How do we explain these fugitive graces?
This story, and this question, surfaced during a conversation Jordan and I had this week.  We were talking about life, the big picture, and God's intentions for our levels of happiness or misery.  I thought of a couple my mother-in-law knows who are living in a place that they might deem "miserable," but stay because they know that they are called to do so.  I thought of my father whose constant companion during the last thirty years has been Parkinson's disease.  I thought of the thousands, likely millions, of children taken captive each year and used for sex, hard labor, and other unimaginable things.  I thought of Ian Morgan Cron, who faced not only a bully on this day, but an alcoholic father every day.

I thought of the "fugitive graces" with which the suffering are showered.  Like drops of dew, they nourish and revive us for the day ahead.  I cannot explain our suffering;  I do not know why pain and loss and disappointment and despair swarm, seemingly unchecked, in the midst of humanity.  Yet, these fugitive graces flicker before us, like light dancing on the wall, a fleeting glimpse of a Beauty beyond, a Grace everlasting.  How can we explain them?

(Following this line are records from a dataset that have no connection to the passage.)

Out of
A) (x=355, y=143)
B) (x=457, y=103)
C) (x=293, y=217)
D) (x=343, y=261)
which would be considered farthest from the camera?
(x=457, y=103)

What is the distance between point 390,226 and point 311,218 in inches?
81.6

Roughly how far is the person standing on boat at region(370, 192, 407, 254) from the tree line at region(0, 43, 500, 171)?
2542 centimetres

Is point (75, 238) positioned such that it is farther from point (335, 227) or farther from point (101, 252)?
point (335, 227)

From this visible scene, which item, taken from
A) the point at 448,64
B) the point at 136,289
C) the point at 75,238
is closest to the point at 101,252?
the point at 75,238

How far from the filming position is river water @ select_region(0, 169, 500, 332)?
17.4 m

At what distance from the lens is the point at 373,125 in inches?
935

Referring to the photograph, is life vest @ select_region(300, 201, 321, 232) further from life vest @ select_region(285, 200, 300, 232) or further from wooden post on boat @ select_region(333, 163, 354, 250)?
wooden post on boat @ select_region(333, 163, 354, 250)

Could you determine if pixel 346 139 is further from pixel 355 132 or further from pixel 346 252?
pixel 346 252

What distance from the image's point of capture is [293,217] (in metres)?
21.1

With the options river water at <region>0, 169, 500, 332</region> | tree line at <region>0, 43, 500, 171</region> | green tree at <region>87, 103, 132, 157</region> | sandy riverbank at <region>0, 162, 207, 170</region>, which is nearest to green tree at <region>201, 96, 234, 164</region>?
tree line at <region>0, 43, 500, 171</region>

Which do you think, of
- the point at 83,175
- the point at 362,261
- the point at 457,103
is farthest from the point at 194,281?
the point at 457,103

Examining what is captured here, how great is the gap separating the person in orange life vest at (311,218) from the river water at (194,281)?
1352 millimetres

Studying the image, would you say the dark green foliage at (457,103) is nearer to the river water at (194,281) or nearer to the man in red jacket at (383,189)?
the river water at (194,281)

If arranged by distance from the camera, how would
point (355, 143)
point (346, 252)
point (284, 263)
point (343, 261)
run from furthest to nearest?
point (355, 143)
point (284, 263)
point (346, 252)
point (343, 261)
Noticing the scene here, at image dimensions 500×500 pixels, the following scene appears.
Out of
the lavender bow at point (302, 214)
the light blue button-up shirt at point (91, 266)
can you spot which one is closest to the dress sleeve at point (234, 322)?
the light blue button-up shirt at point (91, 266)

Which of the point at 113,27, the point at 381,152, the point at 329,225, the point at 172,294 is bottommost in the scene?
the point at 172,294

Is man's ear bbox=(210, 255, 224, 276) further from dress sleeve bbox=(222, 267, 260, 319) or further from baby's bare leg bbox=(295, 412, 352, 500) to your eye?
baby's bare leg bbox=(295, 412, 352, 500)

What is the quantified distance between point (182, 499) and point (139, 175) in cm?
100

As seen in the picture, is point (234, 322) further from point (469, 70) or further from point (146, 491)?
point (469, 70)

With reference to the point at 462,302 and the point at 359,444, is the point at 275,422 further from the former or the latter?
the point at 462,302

I am realizing that these graces are not few and far between as we might think, but are countless and constant.  A man arrives at a wedding in a wheelchair.  A friend pushes him from one place to the next.  Yet, when the music starts, he can't help but tap his feet.  The friend brings him a walker, and the man journeys to the dance floor where he dances and laughs and laughs.  I saw this only the other day.

A woman is eating in a restaurant.  She sees a young woman who reminds her of her daughter.  The girl is with a boy.  The woman watches them sharing dessert as they watch hockey.  When her server comes to her, she whispers that she would like to pay the young couple's tab.  She leaves.  Moments later, the boy and the girl ask for the check and are told that it has been taken care of by a woman who thought that they were "the cutest couple."  Little did the women know the beauty of her act.  I received this humble and unassuming hospitality last night.

The flower blooms.  The grass tickles.  The sun shines.  The rain pours.  The child laughs.

"How do we explain these fugitive graces?"

I do not know.  But I am ever so grateful.